Right after graduating, I worked at a private university as
the Bilingual High School Coordinator. Being in an administrative position so
young caused me to create barriers that hindered my ability to relate to other
teachers as an effective leader. I often failed to guide them as needed. But I
wanted to become better so I started my Masters Degree. I learned a o lot, yes.
But I did not consider myself the best teacher yet. By the time I finished my
Masters Degree in Education, I decided to pursue the challenge of teaching
cross-culturally. I had been accepted to the Dallas ISD Alternative
Certification Program. I was looking forward to being a lever of change for
students in similar situations as I was when I was younger. I teach because I
want to empower my students with the determination to work for their goals, to
maximize their potential regardless of their cultural background, socioeconomic
status, or family situation.
Coming into that school year I thought I already knew
everything. It didn’t take long before I started noticing that coming into the
classroom to give a lecture to elementary students was not going to be the way.

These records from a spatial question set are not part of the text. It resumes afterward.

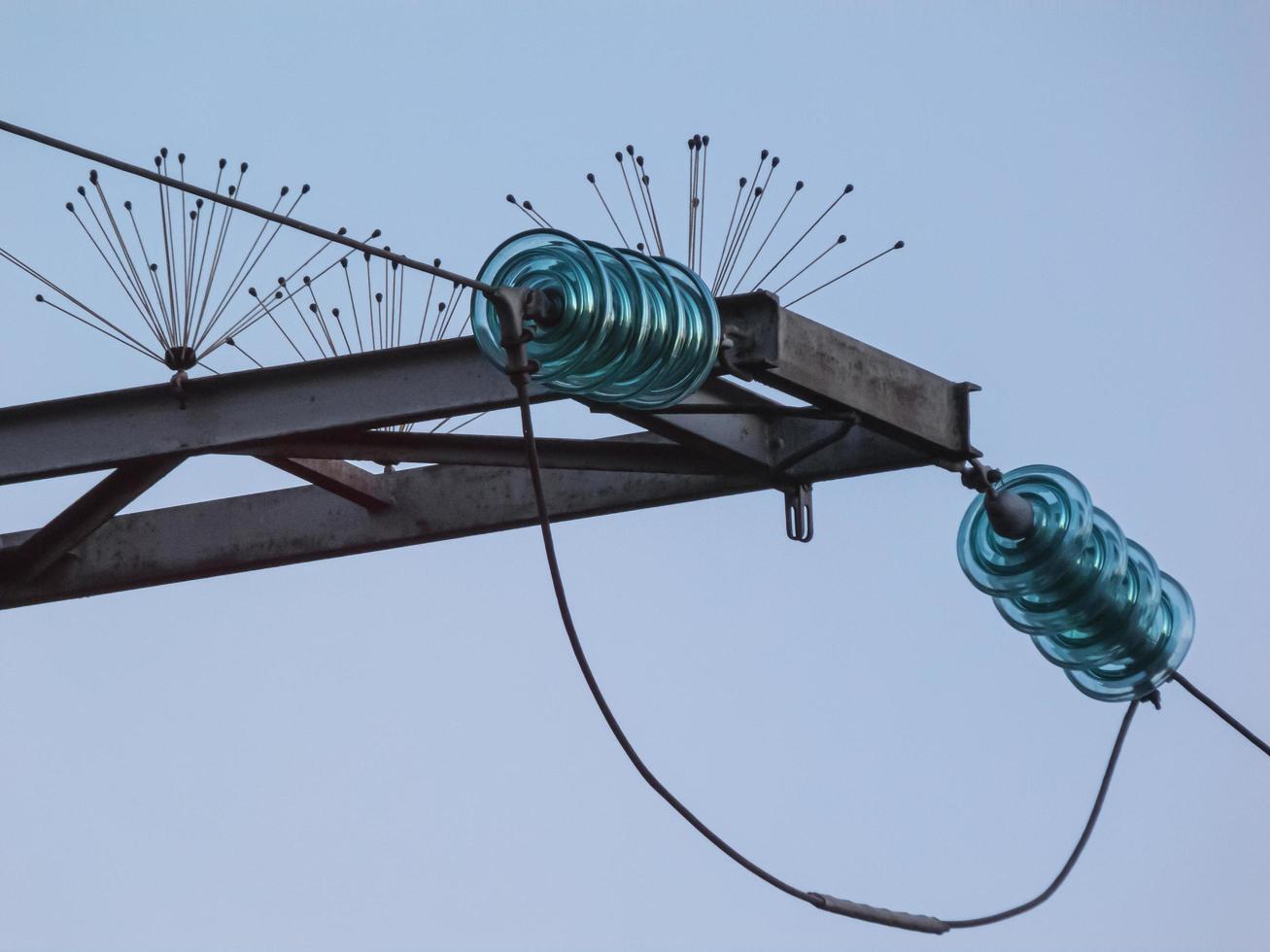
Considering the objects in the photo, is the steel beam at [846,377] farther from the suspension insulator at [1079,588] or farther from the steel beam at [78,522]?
the steel beam at [78,522]

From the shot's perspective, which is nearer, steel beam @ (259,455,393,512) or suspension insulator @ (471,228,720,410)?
suspension insulator @ (471,228,720,410)

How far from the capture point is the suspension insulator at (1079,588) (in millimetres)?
8875

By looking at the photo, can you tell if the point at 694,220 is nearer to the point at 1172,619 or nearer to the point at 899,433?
the point at 899,433

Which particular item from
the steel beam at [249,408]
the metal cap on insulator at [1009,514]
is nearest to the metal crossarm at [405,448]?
the steel beam at [249,408]

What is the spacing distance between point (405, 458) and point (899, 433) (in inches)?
69.3

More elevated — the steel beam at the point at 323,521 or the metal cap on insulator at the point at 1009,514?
the steel beam at the point at 323,521

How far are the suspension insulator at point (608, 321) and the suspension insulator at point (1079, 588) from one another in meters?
1.39

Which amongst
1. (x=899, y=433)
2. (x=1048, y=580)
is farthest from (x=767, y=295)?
(x=1048, y=580)

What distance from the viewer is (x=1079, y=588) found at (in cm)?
897

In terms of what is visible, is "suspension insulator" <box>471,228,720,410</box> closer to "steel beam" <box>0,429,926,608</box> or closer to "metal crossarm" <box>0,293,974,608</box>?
"metal crossarm" <box>0,293,974,608</box>

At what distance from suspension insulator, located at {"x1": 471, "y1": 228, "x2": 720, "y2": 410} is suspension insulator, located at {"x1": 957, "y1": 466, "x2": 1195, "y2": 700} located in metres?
1.39

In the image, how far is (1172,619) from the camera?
9.47 metres

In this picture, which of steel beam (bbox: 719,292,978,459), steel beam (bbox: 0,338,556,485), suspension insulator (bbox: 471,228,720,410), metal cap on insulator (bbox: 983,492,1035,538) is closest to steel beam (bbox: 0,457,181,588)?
steel beam (bbox: 0,338,556,485)

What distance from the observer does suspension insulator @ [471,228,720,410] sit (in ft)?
24.6
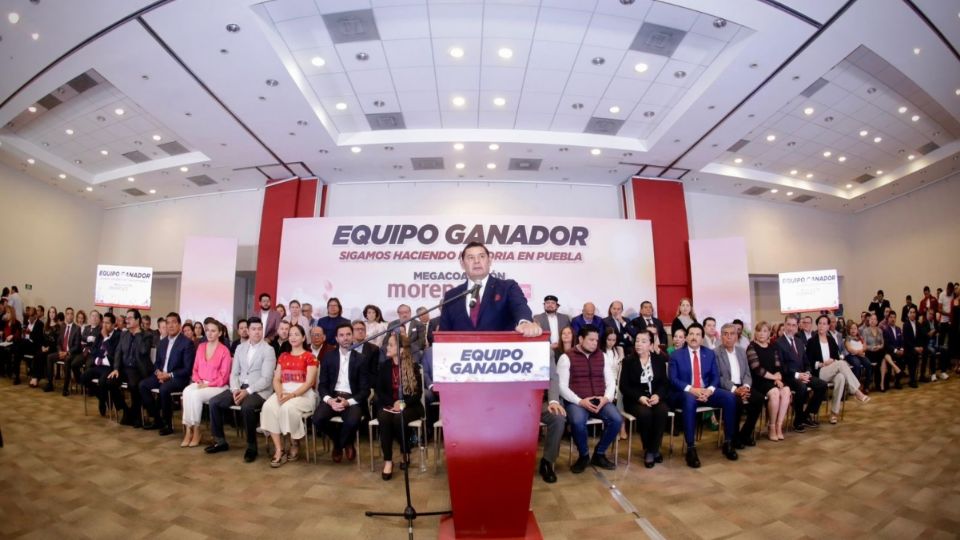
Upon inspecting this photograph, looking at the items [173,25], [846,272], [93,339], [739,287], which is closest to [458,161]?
[173,25]

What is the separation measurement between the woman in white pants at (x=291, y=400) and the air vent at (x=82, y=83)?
219 inches

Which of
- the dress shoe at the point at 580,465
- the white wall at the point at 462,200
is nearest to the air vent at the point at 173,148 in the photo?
the white wall at the point at 462,200

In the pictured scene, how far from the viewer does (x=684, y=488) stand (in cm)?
309

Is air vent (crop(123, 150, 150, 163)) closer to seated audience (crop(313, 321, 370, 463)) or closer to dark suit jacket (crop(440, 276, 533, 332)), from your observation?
seated audience (crop(313, 321, 370, 463))

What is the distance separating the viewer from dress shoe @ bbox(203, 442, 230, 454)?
3953 millimetres

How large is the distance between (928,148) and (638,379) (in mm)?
9415

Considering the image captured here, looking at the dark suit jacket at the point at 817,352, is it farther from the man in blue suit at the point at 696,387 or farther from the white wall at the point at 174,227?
the white wall at the point at 174,227

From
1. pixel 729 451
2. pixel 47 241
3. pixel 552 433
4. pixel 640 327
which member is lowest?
pixel 729 451

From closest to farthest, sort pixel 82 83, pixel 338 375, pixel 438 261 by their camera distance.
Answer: pixel 338 375, pixel 82 83, pixel 438 261

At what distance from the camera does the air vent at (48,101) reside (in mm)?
6820

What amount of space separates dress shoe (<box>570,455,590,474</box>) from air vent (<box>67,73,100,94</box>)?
322 inches

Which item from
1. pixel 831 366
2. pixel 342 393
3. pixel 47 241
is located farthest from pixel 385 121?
pixel 47 241

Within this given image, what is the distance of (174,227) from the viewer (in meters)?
10.7

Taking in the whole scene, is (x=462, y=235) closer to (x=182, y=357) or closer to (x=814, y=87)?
(x=182, y=357)
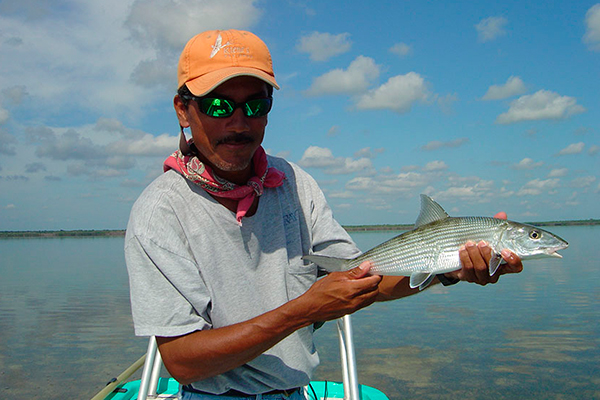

Thanks to my former principal and his guidance, I began to realize that these
were the students that I had wanted to advocate for. They came into the
classroom with all sorts of challenges: single parents, low socioeconomic
status, and immigration issues… but they came with the spirit to learn. They
needed me to care for them, not for the job. It was that look in their eyes
when they understood something that really opened mine. It was so hard for me to let that wall come
down, to become an essential part of their lives, and mainly for them to become
part of mine. Teaching was a hard change, but a needed one. It made me
vulnerable not only as a teacher, but also as a person. Part of who I am today
is because of my former students, who allowed me to be part of their lives as
well.
Being already a formed professional, I found myself still
being a student learning for co-workers and mostly from my leaders. With their
help and faith in me, often I found myself in leadership positions. I am truly
grateful for the confidence thy have put in me, and I aspire to become a great
leader.
This school year I have moved to a coaching position. As it
is in every challenge, I have been pulled out of my comfort zone, giving me
room to grow in so many ways. I truly hope to become the leader that the
teachers and students in my campus need. I am eager to learn what I can from them and what I
can do for them in order for us to increase student academic achievement
together. Today I coach teachers to turn education around, because everything
we do is for the students. We look forward to a goal, that by the end of the
school year, 100% of our students achieve at least at 80% mastery of content
and skills to be college-ready. I have been immersed into education to make an
impact in society, and I look forward to fulfilling this dream along with them.